Piazza Affari assottiglia le perdite

10 Agosto 2010, di Redazione Wall Street Italia

(Teleborsa) – In recupero la borsa milanese, portandosi attorno al giro di boa poco sotto i livelli della vigilia dopo una partenza dimessa. Piazza Affari si sta comportando meglio delle sorelle europee, depresse dai futures sugli indici a stelle e strisce in vista delle parole di Bernanke sull’economia americana. Stasera, infatti, si riunirà il Fomc per decidere sul costo del denaro e su nuove possibili misure a sostegno dell’economia. Dando uno sguardo all’Asia, il Boj ha lasciato invariata la politica monetaria mentre grande attenzione è stata rivolta alle importazioni cinesi di luglio peggiori del previsto. Intanto la moneta americana ha ripreso vigore, spingendo il cross cross eur/usd a 1,3158. Tra le statistiche a stelle e strisce in calendario oggi ci sono la produttività e costo lavoro del 2° trimestre (14:30) e le vendite all’ingrosso di giugno (16:00). L’indice FTSE IT All-Share registra un timido ribasso dello 0,10% e il FTSE MIB un decremento dello 0,05%. In volata Telecom.
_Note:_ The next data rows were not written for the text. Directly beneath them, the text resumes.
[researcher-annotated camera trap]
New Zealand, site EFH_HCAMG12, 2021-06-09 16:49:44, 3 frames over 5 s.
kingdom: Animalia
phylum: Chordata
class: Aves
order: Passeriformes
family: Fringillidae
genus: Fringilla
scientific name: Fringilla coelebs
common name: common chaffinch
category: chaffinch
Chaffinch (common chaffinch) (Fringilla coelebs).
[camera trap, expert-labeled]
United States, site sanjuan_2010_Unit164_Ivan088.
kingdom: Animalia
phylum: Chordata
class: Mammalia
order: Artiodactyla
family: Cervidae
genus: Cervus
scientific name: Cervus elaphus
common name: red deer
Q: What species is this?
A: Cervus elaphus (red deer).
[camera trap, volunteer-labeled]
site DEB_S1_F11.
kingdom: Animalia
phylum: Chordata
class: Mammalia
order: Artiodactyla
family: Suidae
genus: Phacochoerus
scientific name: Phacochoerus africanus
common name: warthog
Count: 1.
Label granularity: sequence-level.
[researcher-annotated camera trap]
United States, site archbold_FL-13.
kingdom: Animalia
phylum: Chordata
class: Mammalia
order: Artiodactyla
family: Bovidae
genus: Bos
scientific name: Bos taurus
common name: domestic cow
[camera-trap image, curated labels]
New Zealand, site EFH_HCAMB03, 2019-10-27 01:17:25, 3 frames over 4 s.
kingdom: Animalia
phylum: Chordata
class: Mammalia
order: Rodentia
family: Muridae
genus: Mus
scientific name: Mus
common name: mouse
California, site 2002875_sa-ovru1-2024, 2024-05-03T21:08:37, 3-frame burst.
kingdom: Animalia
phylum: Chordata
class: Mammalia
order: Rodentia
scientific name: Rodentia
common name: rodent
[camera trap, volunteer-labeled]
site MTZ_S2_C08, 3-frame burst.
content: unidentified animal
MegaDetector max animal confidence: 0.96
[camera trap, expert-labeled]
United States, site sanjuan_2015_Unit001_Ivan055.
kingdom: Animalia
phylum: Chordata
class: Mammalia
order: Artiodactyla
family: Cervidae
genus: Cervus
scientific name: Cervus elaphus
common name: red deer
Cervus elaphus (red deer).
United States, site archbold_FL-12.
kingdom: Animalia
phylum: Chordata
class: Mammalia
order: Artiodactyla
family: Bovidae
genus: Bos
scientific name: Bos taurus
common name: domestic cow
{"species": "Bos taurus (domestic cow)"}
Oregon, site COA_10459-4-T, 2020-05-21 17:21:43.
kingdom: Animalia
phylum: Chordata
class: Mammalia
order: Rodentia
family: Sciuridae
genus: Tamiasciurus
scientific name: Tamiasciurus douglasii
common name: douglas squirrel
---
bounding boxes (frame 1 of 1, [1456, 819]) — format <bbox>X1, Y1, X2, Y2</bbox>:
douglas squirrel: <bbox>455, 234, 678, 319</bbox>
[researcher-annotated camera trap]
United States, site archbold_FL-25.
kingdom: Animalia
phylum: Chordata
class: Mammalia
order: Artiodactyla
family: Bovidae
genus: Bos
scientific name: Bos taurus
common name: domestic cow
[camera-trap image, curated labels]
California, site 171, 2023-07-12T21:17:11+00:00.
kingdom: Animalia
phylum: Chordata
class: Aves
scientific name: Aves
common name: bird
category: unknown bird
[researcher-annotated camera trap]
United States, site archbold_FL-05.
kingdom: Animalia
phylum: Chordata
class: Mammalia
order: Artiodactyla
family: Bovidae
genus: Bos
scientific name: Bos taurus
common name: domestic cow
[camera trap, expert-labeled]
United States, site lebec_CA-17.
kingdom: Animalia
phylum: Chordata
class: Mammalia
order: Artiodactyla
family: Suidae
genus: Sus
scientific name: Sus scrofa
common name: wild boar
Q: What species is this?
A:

Gli analisti della banca d’affari Barclays hanno promosso le azioni ordinarie e risparmio del gruppo telefonico a overweight da equal weight. Toniche anche Stm e Fiat, quest’ultima all’indomani dei conti della controllata americana Chrysler. Giornata difficile per i titoli del cemento, dopo che Goldman Sachs ha rivisto al ribasso la propria view sul settore europeo a neutral da attractive. Italcementi e Buzzi restano in coda al paniere Ftse Mib con perdite superiori ai due punti e mezzo percentuali. Per Goldman Sachs il giudizio della prima società passa a sell da neutral e il target price a 5,80 da 8,50 euro mentre per Buzzi il prezzo obiettivo scende a 6,50 da 8,50 euro, nel giorno della semestrale. Guadagna mezzo punto Unipol, dopo la corsa della vigilia. Ingessata UniCredit, dopo il via libera della banca centrale della Libia all’apertura di una filiale nella propria nazione. Incolore Finmeccanica, nonostante le commesse a Panama per un valore di circa 180 milioni di euro tramite le sue aziende SELEX Sistemi Integrati, AgustaWestland e Telespazio. Perde terreno Saras, con i conti annunciati stamane che vedono il comparto raffinazione ancora in difficoltà. Pesante Kinexia, dopo aver sottoscritto con la Paglieri Profumi S.p.A. un accordo preliminare per la cessione del marchio Schiapparelli, sue derivazioni, e i relativi domini e del 100% del capitale sociale della società interamente controllata Nutritionals S.r.l., attiva nel business del nutrizionale biologico.